## Supplied passage
::::::::::

Ah but I enjoyed my easy intros! I feel like I could handle an aggressive intro more easily than this 550g rat being scared of a baby a third his size! 

Tonight's bath play went a little better...a couple of squeaks but no fighting as such. I think the big boys even fell asleep on me at one point, which I would take as a good sign but when I left them all together in the cat carrier, they all fell asleep at opposite ends of it so it's not like they can't relax around one another - they just don't like to be near each other :/ 

I did try randomly grabbing everyone in a big squishy rat hug, but the big boys just squeaked and wriggled free. I'm hoping the continuous cage swaps that I'm doing every night will mean they all end up smelling the same anyway at some point and things will just fall into place


----------



## lalalauren (Jul 3, 2013)

Well, tonight my in tact boy, Lestrade, took a chunk out of both the babies during separate one on one intros. I don't understand how they're still so anxious of one another. They've lived next to each other for over a week now, they've been swapping cages every night for the last few nights, their scent SHOULD be familiar and non-threatening by now. 

The immediate plan is to let the babies recover for it, and then try one on one intros with my neutered boy to see if that's any different. If it is, I guess we neuter Lestrade. If it's no different, then I guess I've got two rat packs that just won't ever be friends


----------



## Rat Daddy (Sep 25, 2011)

Oddly, and this is just my personal experience... swapping cages and putting rats near each other usually drives my rats more insane... It's like they are being invaded by an enemy they can't defend themselves from. Familiarity breeds contempt. My best intros have always been pretty much cold intros... Meet your new friend, fight it out and it's over.

We kept Max and Cloud near by apart, because Cloud was too small for a few weeks, and by the time I started intros, Max was already clinging to the outside of the cage drooling and snapping at Cloud through the bars. They fought for three weeks... I kept Misty downstairs and when she got away while I was on the phone... the two rats met pretty much for the first time under the cabinet and by the time I got there they were already friends.

As all of our intros have taken their own path and gone differently, I don't like to give advise on intros, but some of the older techniques have definitely worked against progress... I watched Max go from a big squishy hermit to a raging maniac in just a few weeks... Every day she could see and smell Cloud but not touch her she got more vicious looking... And that's not the first time I've seen it.

::::::::::

## Data records

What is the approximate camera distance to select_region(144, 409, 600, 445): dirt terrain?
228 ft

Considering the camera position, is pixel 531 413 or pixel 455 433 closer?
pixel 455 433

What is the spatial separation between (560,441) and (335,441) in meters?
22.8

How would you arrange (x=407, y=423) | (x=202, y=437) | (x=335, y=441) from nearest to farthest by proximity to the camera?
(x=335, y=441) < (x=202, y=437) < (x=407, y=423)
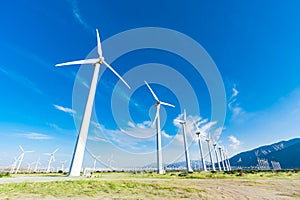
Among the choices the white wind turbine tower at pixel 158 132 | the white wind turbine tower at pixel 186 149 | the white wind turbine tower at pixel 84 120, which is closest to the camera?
the white wind turbine tower at pixel 84 120

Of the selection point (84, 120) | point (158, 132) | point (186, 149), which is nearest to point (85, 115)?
point (84, 120)

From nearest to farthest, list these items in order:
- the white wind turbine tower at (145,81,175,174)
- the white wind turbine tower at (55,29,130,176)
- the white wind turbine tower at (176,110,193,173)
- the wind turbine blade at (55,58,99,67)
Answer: the white wind turbine tower at (55,29,130,176)
the wind turbine blade at (55,58,99,67)
the white wind turbine tower at (145,81,175,174)
the white wind turbine tower at (176,110,193,173)

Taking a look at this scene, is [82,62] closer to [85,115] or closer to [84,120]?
[85,115]

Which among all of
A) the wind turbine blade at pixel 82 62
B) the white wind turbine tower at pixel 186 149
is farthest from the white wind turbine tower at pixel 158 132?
the wind turbine blade at pixel 82 62

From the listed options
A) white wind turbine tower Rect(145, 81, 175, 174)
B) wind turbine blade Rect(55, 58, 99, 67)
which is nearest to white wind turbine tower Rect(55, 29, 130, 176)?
wind turbine blade Rect(55, 58, 99, 67)

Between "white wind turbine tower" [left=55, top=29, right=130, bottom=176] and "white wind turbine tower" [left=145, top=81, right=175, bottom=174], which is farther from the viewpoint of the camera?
"white wind turbine tower" [left=145, top=81, right=175, bottom=174]

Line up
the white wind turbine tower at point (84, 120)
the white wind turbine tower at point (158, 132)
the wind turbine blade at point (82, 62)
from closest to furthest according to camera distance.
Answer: the white wind turbine tower at point (84, 120) < the wind turbine blade at point (82, 62) < the white wind turbine tower at point (158, 132)

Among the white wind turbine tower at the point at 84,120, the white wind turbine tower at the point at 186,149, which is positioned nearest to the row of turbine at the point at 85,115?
the white wind turbine tower at the point at 84,120

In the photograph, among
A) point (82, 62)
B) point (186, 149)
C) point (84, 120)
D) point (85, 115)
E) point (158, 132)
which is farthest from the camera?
point (186, 149)

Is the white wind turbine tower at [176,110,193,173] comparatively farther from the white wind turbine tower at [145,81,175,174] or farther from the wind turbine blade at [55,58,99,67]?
the wind turbine blade at [55,58,99,67]

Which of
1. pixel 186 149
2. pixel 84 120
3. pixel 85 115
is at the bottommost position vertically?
pixel 84 120

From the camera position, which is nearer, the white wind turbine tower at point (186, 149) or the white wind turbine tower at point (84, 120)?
the white wind turbine tower at point (84, 120)

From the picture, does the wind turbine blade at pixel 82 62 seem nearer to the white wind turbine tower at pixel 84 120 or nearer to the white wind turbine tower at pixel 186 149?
the white wind turbine tower at pixel 84 120

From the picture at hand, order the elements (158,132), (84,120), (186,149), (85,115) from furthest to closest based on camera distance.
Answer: (186,149)
(158,132)
(85,115)
(84,120)
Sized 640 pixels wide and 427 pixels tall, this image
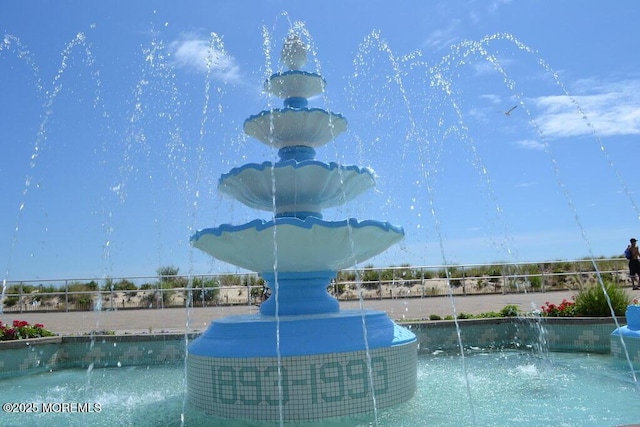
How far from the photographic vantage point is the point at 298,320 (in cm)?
618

::::::::::

## Short exercise 1
Answer these questions about the rat introductions thread above:
(a) How much does the rat that is scared of the baby weigh?
(b) What is the name of the intact boy who bit both babies?
(c) How long did Max and Cloud fight?
## Short exercise 2
Reproduce the rat introductions thread above from "We kept Max" to "I've seen it.".

## Final answer 1
(a) 550g
(b) Lestrade
(c) Three weeks

## Final answer 2
We kept Max and Cloud near by apart, because Cloud was too small for a few weeks, and by the time I started intros, Max was already clinging to the outside of the cage drooling and snapping at Cloud through the bars. They fought for three weeks... I kept Misty downstairs and when she got away while I was on the phone... the two rats met pretty much for the first time under the cabinet and by the time I got there they were already friends.

As all of our intros have taken their own path and gone differently, I don't like to give advise on intros, but some of the older techniques have definitely worked against progress... I watched Max go from a big squishy hermit to a raging maniac in just a few weeks... Every day she could see and smell Cloud but not touch her she got more vicious looking... And that's not the first time I've seen it.